Darknet: qu’est-ce que cela cache ?

Souvent évoqué dans les films de fictions, ou dans les enquêtes sur des utilisations parallèles d’internet, le Darknet (ou également appelé à tort le Dark Web) est une portion de l’internet, cachée et qui requiert des compétences techniques spéciales pour y accéder. Il faut également se doter de logiciels particuliers pour surfer sur cet environnement.

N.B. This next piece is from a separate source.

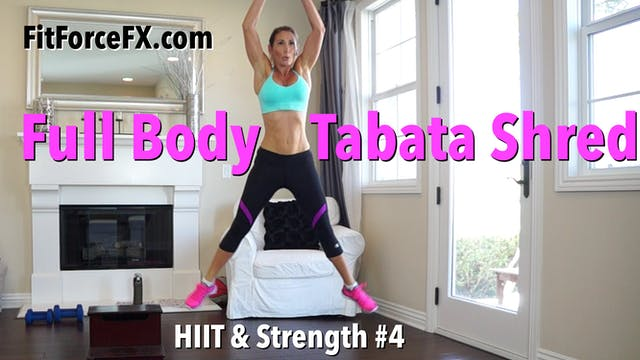 Full Body Tabata Shred: HIIT & Streng...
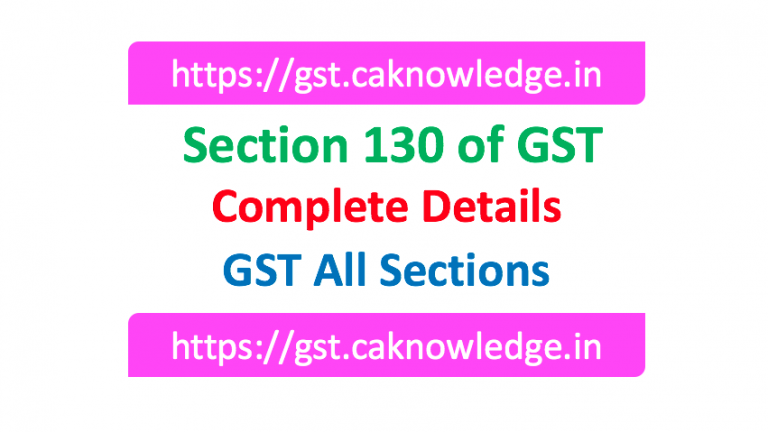 Section 130 of GST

Nous allons tenter d’aborder dans cet article les facettes les plus intéressantes, mais aussi comment bloquer son usage, qui peut se révéler dangereux. Explications.

Noir c’est Noir… C’est le Darknet !

Le Darknet est un réseau parallèle à celui d’internet. On l’associe fréquemment au système Tor, un projet permettant initialement de surfer de façon anonyme et de dissimuler son adresse IP, ainsi que de brouiller la traçabilité du trafic que l’on génère. Il s’agit là d’une des façons les plus courantes de démarrer sur cet environnement. Bien entendu, avant de s’y aventurer, il faut en connaitre un peu plus sur ses origines et les usages de ce réseau parallèle à l’internet dit « public ».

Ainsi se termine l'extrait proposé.